Throw line skills, tips, tricks, techniques

All true. However, ease and speed are the two most common reasons given for doing so and seems to be the focus of most climbers I have watched.

For me it has always been more about deploying tangle free. The ease, and yes to some degree the speed are side benefits, but not the focus.

Again, with longer lines, tangles are more of a problem to rectify...and thus more time consuming. That speed thing again? :D
 
Last edited:
Probably "depends". There's something to be said for a nicely coiled rope. Hard to fault someone for it if they don't mind spending the time.
 
Coiling is for lack of a container to me. Coiling for storage, so as to uncoil for use is make-work to me.

Part might be length... My daily-driver is 250'. Overkill, until its not. I'm going to get a 120' or so, sometime. Used to be my go-to length.

Climate, too.

A backpacker coil is useful when you have to hike in/ out without a pack, like rock climbing descents. A mountaineering coil is useful, too, for mountaineering.

Different strokes.
 
Seems like a total waste of time.????
Nah. It's life support IMO it needs a little more tlc than a rigging line that gets so unceremoniously stuffed into a bag and harshly tossed into the back of the truck amongst the saws and gas.
 
Last edited:
Yeah I'm more of a bag kinda guy. But tubs do have a certain appeal during mud season or warm days in the snow. I'm sure I'll see the light before the end.
 
I have at least three five gallon buckets with a throw line in each of them. I keep them nested and they take up very little space but it's quick and easy to grab one when another one gets stuck. I have a small fishing tackle bag that fits inside the top 5 gallon bucket and inside that bag I keep extra throw balls and one or two brand new zing it throw line.I've learned to keep an empty water bottle in between each bucket so they're not so hard to take apart.
 
I used to use buckets that were the one or two gallon sizes with spacers between lines. Two instances of kicked or knocked over buckets lost the sale for me. Crews will be dilligent about friggin' up a good plan no matter the contrary training.
Once the bucket is knocked over, tanged mess, redo. Just like a cube not folded. I have better success with cubes and crews. Cant be the Edelrid though. They twisted that bugger all up. Nice until twisted wrong. Not to say they cany bugger a cube. They do. Just not as often.
Just my experience.
 
I let someone borrow my Cube. now it likes to fold up on it's own. He must have been rough with it because it was a bit hard to open. He only had it one day too.
 
My saws are in one compartment, behind wood from all things sharp.

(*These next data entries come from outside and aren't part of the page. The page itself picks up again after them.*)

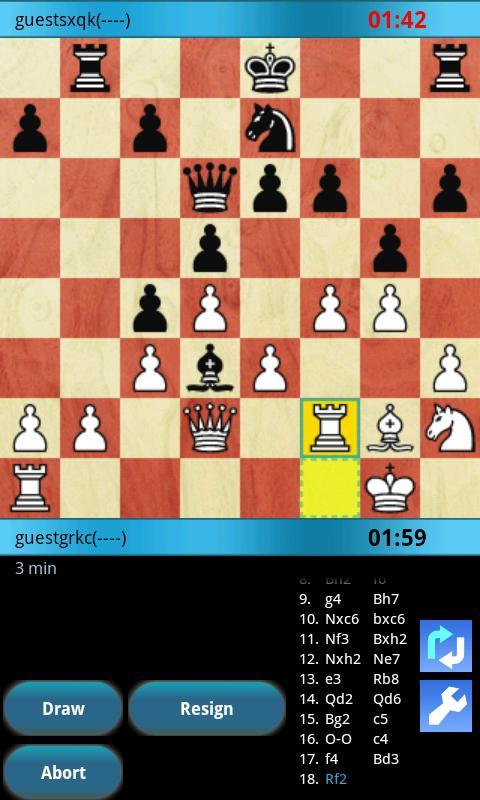 SimpleChess (Online) - screenshot
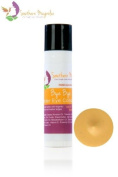 Southern Magnolia Beauty Yellow Bye Bye Under Eye Dark Circle Cream Concealer | Hide Bruises | Moisturises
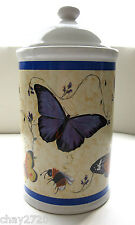 KITCHEN CANISTER FROM B.I. CERAMIC PORCELAIN BUTTERFLY DESIGN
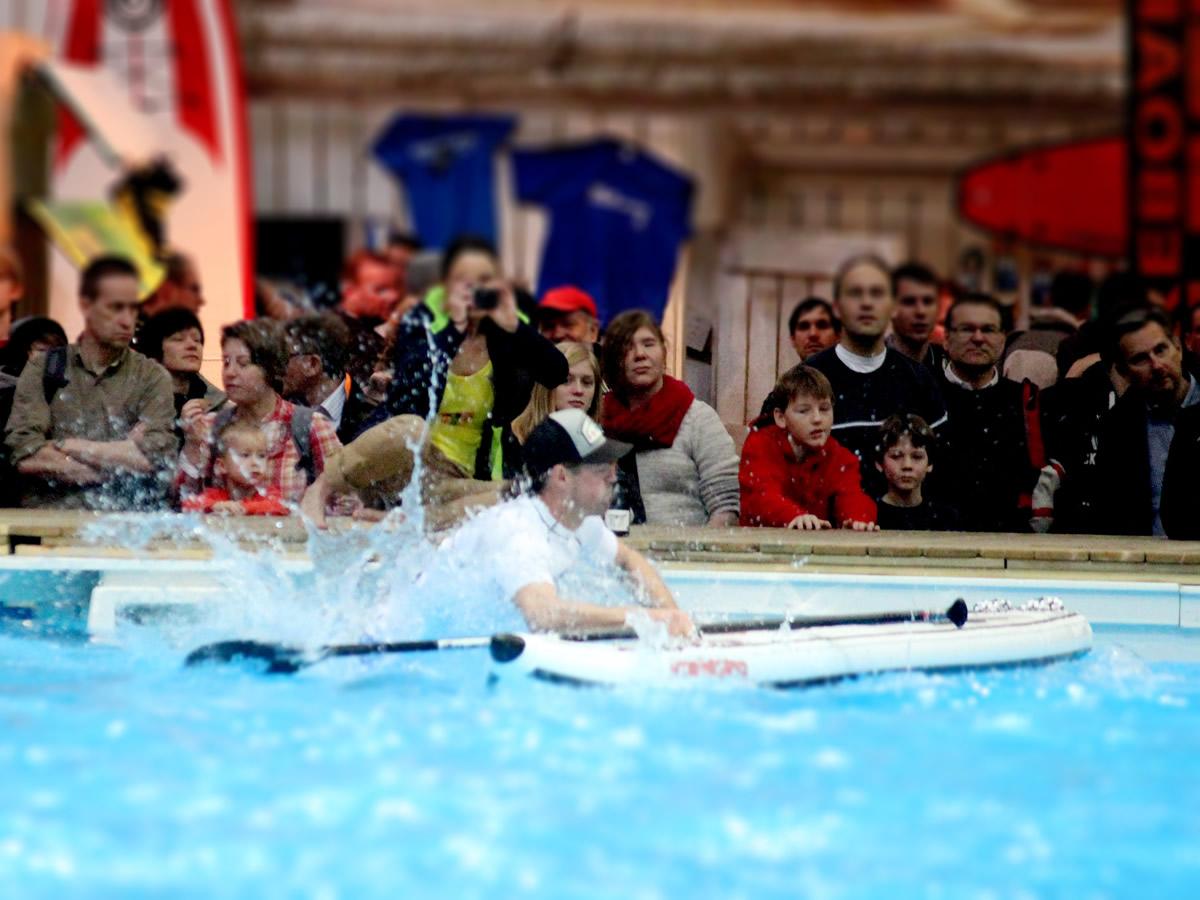 german indoor sup championship boot duessseldorf guido meyer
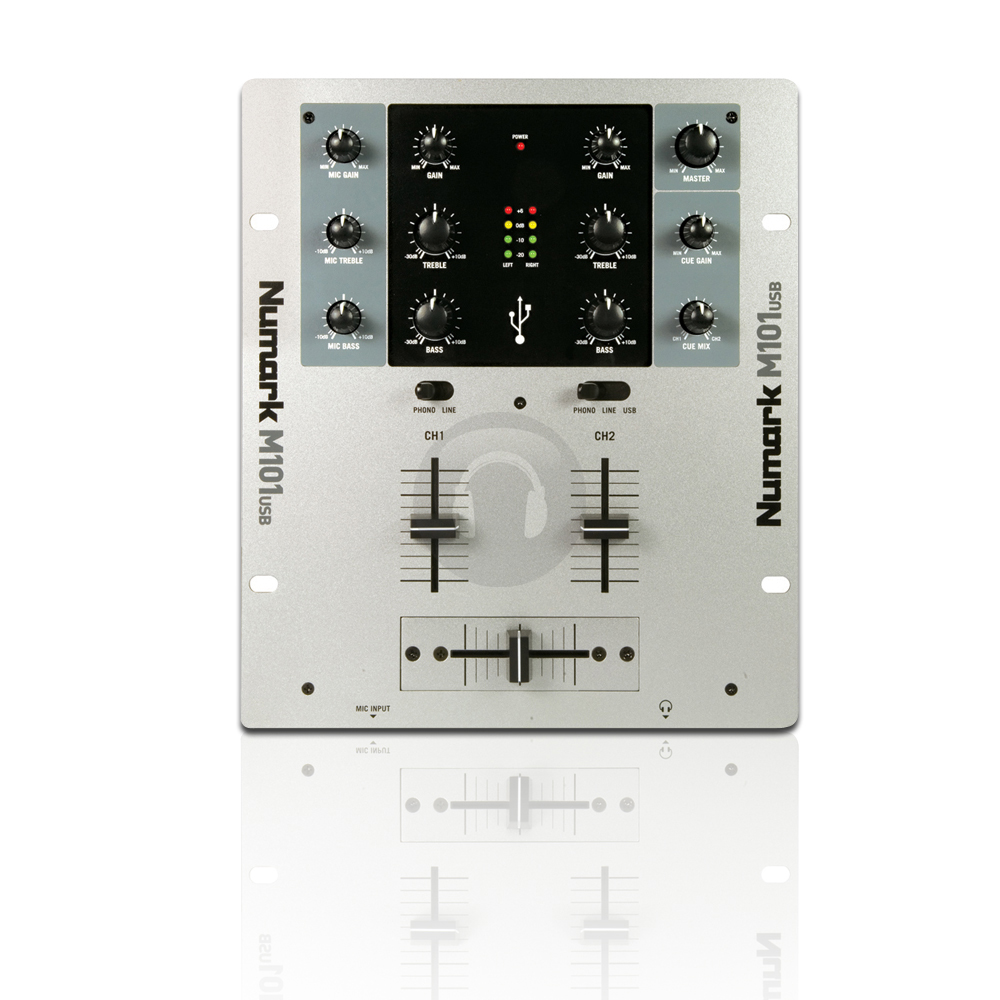 numark m101usb 2 channel dj mixer audio ebay. Black Bedroom Furniture Sets. Home Design Ideas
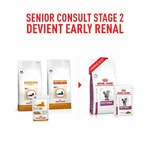 Royal Canin VCN cat-senior-consult-stage-2-early-renal noszanimos 2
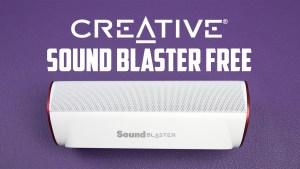Creative Sound Blaster FRee
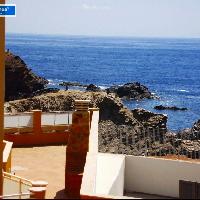 Bungalow en venta zona Faro de Cabo de Palos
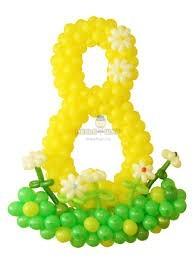 Цифра на каркасе желтая к 8 марта
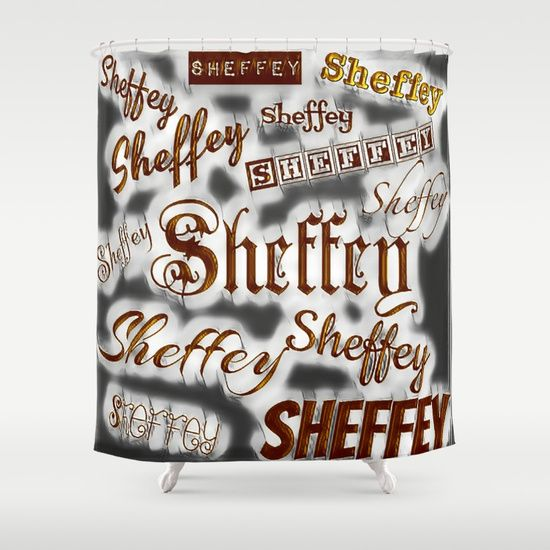 Beautifully designed Sheffey bathroom curtain making a fun backdrop for a Sheffey event.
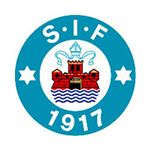 سيلكيبورج ايف - logo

Gas, oil, petroleum/ vehicle fluids in one corner. Crates, bins, or rope bags for all gear like ropes, saddles, connectors and other gadgets, climbing rope on a seperate side of the truck from the rigging ropes, with climbing gear bins, between.

Shelf across the top of the canopy for rakes, signs, pole tools, etc.

Wish I had a taller, shorter truck, my canopy being about 6" taller than the cab, or less.
 
Hey guys, first post over here, figured I'd jump right in.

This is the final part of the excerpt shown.